::: PROVIDED DATA
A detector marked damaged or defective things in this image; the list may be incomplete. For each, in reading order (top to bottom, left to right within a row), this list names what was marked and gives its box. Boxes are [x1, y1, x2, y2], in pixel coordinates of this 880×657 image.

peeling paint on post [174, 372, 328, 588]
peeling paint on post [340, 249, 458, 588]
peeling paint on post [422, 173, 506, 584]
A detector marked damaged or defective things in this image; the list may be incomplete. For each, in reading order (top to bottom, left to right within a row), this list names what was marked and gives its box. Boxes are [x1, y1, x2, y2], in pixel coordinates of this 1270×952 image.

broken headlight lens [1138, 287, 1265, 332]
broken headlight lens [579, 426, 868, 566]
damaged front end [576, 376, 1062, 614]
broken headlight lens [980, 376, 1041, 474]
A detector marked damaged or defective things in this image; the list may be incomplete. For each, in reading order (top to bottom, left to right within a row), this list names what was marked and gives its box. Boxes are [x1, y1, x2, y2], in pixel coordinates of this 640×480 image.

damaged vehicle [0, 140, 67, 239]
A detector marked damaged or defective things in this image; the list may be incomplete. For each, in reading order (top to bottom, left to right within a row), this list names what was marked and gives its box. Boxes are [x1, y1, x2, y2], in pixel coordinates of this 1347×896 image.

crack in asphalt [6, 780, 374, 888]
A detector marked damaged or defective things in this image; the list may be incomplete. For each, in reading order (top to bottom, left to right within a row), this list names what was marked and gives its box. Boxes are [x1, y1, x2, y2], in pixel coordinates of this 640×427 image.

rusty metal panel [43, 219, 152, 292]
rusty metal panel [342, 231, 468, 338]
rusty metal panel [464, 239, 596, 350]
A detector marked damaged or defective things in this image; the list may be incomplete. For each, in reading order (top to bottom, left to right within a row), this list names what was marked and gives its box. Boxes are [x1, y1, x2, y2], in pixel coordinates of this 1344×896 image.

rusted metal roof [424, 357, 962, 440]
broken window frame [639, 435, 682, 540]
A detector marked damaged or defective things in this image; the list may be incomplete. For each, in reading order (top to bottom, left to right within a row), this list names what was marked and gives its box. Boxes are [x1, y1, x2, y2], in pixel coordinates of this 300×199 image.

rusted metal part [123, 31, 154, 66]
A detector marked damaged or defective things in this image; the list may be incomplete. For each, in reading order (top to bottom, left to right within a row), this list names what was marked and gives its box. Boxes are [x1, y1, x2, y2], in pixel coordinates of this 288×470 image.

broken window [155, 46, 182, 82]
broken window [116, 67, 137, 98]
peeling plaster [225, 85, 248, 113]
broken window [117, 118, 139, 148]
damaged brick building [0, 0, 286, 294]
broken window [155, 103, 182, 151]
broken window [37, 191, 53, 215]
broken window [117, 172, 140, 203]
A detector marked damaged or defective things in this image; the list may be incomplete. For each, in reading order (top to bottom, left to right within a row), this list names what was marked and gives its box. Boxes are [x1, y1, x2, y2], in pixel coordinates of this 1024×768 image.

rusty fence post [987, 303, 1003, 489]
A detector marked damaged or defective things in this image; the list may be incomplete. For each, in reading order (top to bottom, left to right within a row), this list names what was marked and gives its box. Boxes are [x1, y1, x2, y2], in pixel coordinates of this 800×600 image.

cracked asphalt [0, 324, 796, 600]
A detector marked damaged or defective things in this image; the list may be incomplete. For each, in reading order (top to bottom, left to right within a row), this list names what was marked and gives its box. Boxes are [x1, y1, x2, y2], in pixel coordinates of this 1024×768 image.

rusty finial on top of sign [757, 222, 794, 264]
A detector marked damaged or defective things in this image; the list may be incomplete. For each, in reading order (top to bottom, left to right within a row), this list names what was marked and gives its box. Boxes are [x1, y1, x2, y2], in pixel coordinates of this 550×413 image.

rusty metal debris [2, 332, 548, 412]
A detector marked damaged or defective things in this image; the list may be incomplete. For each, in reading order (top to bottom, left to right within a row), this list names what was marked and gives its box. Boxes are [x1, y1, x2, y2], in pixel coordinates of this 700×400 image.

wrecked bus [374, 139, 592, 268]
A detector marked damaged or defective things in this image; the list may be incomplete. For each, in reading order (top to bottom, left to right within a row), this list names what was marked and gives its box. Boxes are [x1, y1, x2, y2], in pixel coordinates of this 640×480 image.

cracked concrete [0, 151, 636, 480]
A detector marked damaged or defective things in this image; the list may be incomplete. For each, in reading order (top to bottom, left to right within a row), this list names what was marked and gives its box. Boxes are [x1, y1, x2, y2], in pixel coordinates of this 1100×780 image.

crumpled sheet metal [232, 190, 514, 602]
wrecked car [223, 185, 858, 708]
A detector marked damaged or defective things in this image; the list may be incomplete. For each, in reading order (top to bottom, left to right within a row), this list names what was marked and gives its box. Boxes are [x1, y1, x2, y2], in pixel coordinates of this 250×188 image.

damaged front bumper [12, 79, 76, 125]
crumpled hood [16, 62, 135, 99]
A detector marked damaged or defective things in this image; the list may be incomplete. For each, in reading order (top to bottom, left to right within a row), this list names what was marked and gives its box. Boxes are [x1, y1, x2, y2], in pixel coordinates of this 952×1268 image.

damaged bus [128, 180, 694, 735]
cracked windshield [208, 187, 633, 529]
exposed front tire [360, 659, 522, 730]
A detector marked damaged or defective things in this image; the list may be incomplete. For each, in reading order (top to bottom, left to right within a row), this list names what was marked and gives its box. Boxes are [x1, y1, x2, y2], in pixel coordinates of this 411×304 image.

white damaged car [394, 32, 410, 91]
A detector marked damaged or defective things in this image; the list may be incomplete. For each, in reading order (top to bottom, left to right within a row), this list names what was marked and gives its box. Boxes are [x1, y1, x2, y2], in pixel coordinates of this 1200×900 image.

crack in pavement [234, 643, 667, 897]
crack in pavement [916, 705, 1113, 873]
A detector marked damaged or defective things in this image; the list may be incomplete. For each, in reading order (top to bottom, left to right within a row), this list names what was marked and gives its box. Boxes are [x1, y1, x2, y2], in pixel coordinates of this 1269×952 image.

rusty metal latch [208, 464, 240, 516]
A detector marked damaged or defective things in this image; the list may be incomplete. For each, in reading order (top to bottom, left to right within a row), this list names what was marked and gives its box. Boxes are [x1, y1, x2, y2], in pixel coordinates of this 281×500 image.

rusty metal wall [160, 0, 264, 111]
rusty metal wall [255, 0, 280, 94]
::::::
▶ WORK ITEM
The entries above need to be transcribed with no differences at all.

▶ ANSWER SPACE
A detector marked damaged or defective things in this image; the list may be incomplete. For each, in reading order (top to bottom, left to right within a row), this list names what was marked and gives its box. Boxes are [x1, y1, x2, y2], in pixel coordinates of this 880×657 image.

peeling paint on post [174, 372, 328, 588]
peeling paint on post [340, 249, 458, 588]
peeling paint on post [422, 173, 506, 584]
A detector marked damaged or defective things in this image; the list may be incomplete. For each, in reading order (top to bottom, left to right within a row), this list names what was marked and gives its box. Boxes are [x1, y1, x2, y2], in pixel coordinates of this 1270×952 image.

broken headlight lens [1138, 287, 1265, 332]
broken headlight lens [579, 426, 868, 566]
damaged front end [576, 376, 1062, 614]
broken headlight lens [980, 376, 1041, 474]
A detector marked damaged or defective things in this image; the list may be incomplete. For each, in reading order (top to bottom, left to right within a row), this list names what was marked and gives its box. Boxes are [x1, y1, x2, y2], in pixel coordinates of this 640×480 image.

damaged vehicle [0, 140, 67, 239]
A detector marked damaged or defective things in this image; the list may be incomplete. For each, in reading order (top to bottom, left to right within a row), this list names what was marked and gives its box. Boxes are [x1, y1, x2, y2], in pixel coordinates of this 1347×896 image.

crack in asphalt [6, 780, 374, 888]
A detector marked damaged or defective things in this image; the list may be incomplete. For each, in reading order (top to bottom, left to right within a row), this list names what was marked and gives its box. Boxes are [x1, y1, x2, y2], in pixel coordinates of this 640×427 image.

rusty metal panel [43, 219, 152, 292]
rusty metal panel [342, 231, 468, 338]
rusty metal panel [464, 239, 596, 350]
A detector marked damaged or defective things in this image; the list may be incomplete. For each, in reading order (top to bottom, left to right within a row), this list names what was marked and gives its box. Boxes are [x1, y1, x2, y2], in pixel coordinates of this 1344×896 image.

rusted metal roof [424, 357, 962, 440]
broken window frame [639, 435, 682, 540]
A detector marked damaged or defective things in this image; the list may be incomplete. For each, in reading order (top to bottom, left to right within a row), this list names what was marked and gives its box. Boxes are [x1, y1, x2, y2], in pixel coordinates of this 300×199 image.

rusted metal part [123, 31, 154, 66]
A detector marked damaged or defective things in this image; the list may be incomplete. For each, in reading order (top to bottom, left to right within a row), this list names what was marked and gives its box. Boxes are [x1, y1, x2, y2], in pixel coordinates of this 288×470 image.

broken window [155, 46, 182, 82]
broken window [116, 67, 137, 98]
peeling plaster [225, 85, 248, 113]
broken window [117, 118, 139, 148]
damaged brick building [0, 0, 286, 294]
broken window [155, 103, 182, 151]
broken window [37, 191, 53, 215]
broken window [117, 172, 140, 203]
A detector marked damaged or defective things in this image; the list may be incomplete. For each, in reading order (top to bottom, left to right within a row), this list names what was marked and gives its box. Boxes are [x1, y1, x2, y2], in pixel coordinates of this 1024×768 image.

rusty fence post [987, 303, 1003, 489]
A detector marked damaged or defective things in this image; the list may be incomplete. For each, in reading order (top to bottom, left to right within a row), this list names what was marked and gives its box. Boxes are [x1, y1, x2, y2], in pixel coordinates of this 800×600 image.

cracked asphalt [0, 324, 796, 600]
A detector marked damaged or defective things in this image; the list may be incomplete. For each, in reading order (top to bottom, left to right within a row), this list names what was marked and gives its box. Boxes are [x1, y1, x2, y2], in pixel coordinates of this 1024×768 image.

rusty finial on top of sign [757, 222, 794, 264]
A detector marked damaged or defective things in this image; the list may be incomplete. For each, in reading order (top to bottom, left to right within a row), this list names what was marked and gives its box. Boxes are [x1, y1, x2, y2], in pixel coordinates of this 550×413 image.

rusty metal debris [2, 332, 548, 412]
A detector marked damaged or defective things in this image; the list may be incomplete. For each, in reading order (top to bottom, left to right within a row), this list names what was marked and gives its box. Boxes are [x1, y1, x2, y2], in pixel coordinates of this 700×400 image.

wrecked bus [374, 139, 592, 268]
A detector marked damaged or defective things in this image; the list may be incomplete. For each, in reading order (top to bottom, left to right within a row), this list names what was marked and gives its box. Boxes are [x1, y1, x2, y2], in pixel coordinates of this 640×480 image.

cracked concrete [0, 151, 636, 480]
A detector marked damaged or defective things in this image; the list may be incomplete. For each, in reading order (top to bottom, left to right within a row), this list names what was marked and gives its box. Boxes are [x1, y1, x2, y2], in pixel coordinates of this 1100×780 image.

crumpled sheet metal [232, 190, 514, 602]
wrecked car [223, 185, 858, 708]
A detector marked damaged or defective things in this image; the list may be incomplete. For each, in reading order (top to bottom, left to right within a row), this list names what was marked and gives its box. Boxes are [x1, y1, x2, y2], in pixel coordinates of this 250×188 image.

damaged front bumper [12, 79, 76, 125]
crumpled hood [16, 62, 135, 99]
A detector marked damaged or defective things in this image; the list may be incomplete. For each, in reading order (top to bottom, left to right within a row), this list names what was marked and gives its box. Boxes are [x1, y1, x2, y2], in pixel coordinates of this 952×1268 image.

damaged bus [128, 180, 694, 735]
cracked windshield [208, 187, 633, 529]
exposed front tire [360, 659, 522, 730]
A detector marked damaged or defective things in this image; the list may be incomplete. For each, in reading order (top to bottom, left to right within a row), this list names what was marked and gives its box. Boxes are [x1, y1, x2, y2], in pixel coordinates of this 411×304 image.

white damaged car [394, 32, 410, 91]
A detector marked damaged or defective things in this image; the list may be incomplete. For each, in reading order (top to bottom, left to right within a row), this list names what was marked and gives its box. Boxes are [x1, y1, x2, y2], in pixel coordinates of this 1200×900 image.

crack in pavement [234, 643, 667, 897]
crack in pavement [916, 705, 1113, 873]
A detector marked damaged or defective things in this image; the list may be incomplete. For each, in reading order (top to bottom, left to right within a row), this list names what was marked and gives its box. Boxes are [x1, y1, x2, y2], in pixel coordinates of this 1269×952 image.

rusty metal latch [208, 464, 240, 516]
A detector marked damaged or defective things in this image; the list may be incomplete. For each, in reading order (top to bottom, left to right within a row), this list names what was marked and gives its box. Boxes are [x1, y1, x2, y2], in pixel coordinates of this 281×500 image.

rusty metal wall [160, 0, 264, 111]
rusty metal wall [255, 0, 280, 94]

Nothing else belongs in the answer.